Many people, including some who could give instant answers to mathematical problems at which I would only be able to stare blankly, find it difficult to know where and when to use apostrophes.  Should these, as was suggested on a recent BBCtv 'Breakfast programme', be abolished? 

 

I don't think so.  I'm sure that no reader of Tendring Topics…..on Line  will wish me to  embark on an English grammar lesson.

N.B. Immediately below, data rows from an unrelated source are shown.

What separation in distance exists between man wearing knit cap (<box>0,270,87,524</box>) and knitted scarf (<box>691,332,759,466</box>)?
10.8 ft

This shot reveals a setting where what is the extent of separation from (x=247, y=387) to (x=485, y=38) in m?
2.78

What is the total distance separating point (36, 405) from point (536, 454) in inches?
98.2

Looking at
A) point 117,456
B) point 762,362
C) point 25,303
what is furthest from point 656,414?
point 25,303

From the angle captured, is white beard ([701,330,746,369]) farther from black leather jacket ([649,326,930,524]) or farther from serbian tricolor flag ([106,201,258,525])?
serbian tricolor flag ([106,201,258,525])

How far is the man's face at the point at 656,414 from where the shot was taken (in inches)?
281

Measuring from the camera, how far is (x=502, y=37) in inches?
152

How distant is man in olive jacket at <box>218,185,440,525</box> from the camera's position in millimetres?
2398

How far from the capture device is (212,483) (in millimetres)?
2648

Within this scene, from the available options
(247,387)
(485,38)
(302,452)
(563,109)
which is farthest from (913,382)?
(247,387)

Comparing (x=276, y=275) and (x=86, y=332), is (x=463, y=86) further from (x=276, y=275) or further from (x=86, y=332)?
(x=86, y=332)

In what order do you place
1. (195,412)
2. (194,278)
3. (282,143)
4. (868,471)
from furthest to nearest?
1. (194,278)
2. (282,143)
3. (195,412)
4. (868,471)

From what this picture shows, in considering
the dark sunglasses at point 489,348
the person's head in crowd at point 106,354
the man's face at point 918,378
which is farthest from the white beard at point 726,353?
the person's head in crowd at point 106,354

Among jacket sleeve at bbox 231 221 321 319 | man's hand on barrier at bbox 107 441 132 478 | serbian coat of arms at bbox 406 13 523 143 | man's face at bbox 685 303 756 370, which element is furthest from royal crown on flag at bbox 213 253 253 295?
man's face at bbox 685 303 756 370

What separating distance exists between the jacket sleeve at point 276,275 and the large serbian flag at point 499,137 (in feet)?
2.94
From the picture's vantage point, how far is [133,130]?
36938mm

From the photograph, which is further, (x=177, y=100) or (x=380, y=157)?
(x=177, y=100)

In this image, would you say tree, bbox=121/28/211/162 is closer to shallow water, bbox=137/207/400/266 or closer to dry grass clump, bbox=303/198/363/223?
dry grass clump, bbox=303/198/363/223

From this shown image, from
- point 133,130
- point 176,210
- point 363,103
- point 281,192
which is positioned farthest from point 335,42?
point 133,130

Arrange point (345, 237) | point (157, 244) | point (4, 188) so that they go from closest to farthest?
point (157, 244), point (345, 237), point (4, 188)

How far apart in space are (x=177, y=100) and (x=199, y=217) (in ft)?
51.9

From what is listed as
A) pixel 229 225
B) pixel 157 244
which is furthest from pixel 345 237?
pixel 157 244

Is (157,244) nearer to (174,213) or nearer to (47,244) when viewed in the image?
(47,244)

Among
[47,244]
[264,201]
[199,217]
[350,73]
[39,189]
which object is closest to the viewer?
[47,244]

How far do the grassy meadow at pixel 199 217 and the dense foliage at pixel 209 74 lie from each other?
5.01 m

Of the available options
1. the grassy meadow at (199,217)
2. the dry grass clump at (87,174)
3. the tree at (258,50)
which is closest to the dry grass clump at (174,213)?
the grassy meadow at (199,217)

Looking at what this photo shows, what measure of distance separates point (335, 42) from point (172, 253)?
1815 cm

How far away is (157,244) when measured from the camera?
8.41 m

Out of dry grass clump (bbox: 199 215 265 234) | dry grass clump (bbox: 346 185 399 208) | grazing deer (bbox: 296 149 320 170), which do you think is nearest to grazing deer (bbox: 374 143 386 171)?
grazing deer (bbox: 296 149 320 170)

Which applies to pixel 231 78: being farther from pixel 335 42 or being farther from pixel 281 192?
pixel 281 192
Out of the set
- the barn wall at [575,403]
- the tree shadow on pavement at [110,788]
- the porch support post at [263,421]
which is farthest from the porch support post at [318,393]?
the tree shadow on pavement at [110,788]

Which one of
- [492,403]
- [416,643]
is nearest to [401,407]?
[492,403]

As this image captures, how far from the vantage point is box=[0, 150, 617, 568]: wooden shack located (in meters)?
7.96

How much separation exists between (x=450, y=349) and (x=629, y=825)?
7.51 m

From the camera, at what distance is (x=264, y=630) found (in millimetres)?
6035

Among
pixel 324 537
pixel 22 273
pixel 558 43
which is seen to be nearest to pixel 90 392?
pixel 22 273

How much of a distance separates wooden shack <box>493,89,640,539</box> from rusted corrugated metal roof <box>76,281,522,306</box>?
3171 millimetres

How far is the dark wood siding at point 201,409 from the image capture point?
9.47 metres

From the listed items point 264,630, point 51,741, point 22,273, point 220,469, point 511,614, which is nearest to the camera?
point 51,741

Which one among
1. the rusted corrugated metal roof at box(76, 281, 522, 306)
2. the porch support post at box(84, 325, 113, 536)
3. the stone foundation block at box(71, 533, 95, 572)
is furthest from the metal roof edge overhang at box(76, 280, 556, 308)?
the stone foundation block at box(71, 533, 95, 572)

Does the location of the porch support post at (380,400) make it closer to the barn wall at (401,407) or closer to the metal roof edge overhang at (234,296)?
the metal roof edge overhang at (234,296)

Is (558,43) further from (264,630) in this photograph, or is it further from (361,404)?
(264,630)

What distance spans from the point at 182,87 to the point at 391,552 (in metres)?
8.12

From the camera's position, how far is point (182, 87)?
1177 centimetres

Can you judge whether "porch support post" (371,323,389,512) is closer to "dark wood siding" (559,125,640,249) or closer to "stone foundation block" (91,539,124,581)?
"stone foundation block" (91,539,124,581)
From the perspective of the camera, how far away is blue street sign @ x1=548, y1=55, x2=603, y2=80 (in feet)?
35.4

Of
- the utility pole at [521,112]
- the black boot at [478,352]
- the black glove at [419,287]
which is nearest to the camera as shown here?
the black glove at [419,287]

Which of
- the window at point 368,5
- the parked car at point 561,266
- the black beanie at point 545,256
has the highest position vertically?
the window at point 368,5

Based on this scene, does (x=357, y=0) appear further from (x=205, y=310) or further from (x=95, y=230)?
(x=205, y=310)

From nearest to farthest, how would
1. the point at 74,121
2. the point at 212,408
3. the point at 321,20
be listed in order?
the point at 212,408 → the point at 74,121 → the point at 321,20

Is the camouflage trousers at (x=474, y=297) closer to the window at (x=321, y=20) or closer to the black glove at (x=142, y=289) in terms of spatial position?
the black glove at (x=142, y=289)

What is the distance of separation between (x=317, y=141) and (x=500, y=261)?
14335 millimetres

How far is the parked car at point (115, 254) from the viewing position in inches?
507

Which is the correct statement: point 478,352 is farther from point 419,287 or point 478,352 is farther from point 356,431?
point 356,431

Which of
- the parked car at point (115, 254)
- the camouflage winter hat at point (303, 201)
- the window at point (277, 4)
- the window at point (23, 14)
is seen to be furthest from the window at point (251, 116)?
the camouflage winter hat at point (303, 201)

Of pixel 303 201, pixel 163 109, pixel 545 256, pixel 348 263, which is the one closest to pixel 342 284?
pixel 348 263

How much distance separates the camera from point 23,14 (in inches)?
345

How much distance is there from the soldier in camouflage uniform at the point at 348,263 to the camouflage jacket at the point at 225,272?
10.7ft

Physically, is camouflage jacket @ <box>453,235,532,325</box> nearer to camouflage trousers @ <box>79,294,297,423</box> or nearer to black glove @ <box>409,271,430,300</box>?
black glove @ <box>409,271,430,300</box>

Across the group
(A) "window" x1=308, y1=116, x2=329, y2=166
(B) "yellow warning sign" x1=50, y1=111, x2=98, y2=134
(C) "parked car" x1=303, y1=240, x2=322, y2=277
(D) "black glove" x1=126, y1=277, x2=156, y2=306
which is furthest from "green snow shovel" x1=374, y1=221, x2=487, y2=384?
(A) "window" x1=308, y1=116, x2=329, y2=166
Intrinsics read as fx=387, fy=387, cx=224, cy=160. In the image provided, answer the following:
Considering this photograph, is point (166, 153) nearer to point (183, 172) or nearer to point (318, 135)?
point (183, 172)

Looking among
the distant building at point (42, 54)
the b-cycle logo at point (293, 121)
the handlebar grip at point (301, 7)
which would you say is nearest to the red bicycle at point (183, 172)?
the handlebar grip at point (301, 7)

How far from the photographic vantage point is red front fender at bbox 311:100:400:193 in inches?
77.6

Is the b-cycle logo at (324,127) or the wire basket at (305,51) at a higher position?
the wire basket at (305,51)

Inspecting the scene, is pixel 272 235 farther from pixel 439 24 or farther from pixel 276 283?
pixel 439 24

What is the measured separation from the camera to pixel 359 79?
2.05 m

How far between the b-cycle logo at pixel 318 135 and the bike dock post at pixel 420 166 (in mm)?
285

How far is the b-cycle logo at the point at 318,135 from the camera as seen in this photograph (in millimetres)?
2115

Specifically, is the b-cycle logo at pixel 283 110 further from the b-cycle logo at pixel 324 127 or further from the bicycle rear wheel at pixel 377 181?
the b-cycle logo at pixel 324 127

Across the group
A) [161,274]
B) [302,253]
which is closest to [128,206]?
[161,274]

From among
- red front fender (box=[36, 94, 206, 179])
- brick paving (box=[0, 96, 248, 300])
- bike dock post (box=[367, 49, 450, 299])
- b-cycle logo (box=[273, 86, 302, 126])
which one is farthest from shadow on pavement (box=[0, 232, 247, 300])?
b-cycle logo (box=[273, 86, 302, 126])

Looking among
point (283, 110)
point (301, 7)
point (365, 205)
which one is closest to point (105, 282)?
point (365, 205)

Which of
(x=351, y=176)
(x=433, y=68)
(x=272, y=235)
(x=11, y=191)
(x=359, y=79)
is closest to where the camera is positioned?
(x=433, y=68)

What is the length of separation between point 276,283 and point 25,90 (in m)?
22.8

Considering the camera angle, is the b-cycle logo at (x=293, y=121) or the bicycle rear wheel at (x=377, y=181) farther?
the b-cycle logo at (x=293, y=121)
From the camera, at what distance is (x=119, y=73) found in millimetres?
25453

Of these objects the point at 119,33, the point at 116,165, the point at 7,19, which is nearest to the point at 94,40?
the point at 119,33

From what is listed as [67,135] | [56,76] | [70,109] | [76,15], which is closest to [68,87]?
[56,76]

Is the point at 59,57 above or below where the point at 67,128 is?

I hope though that the following makes clear why it is that the English language would be poorer and less versatile without it.

 

Fruit and vegetables for sale (particularly on greengrocers' pavement displays!) with names which, in the plural, end with 'should never have an added apostrophe either before or after the final 's'.   

 

An apostrophe should be used with its only when this word is used as an abbreviation for 'It is' as in 'It's a cold day today'.

 

            The bungalow in which I live is an old person's home because I am an old person living in it alone.   If (which Heaven forbid!) I shared it with one or more similarly elderly people it would become an old persons' home.  It could then alternatively be correctly described as an old people's home, though this has generally come to mean a home commercially provided for the residence and care of a number of old people.   Old peoples' home (with the apostrophe after the s) is incorrect and meaningless. Peoples, without any apostrophe at all, means a number of different races as, for instance, The peoples of Africa or The peoples of Asia.     

 

            Clear?   Well, in a world that I find increasingly bewildering, it's quite clear to me!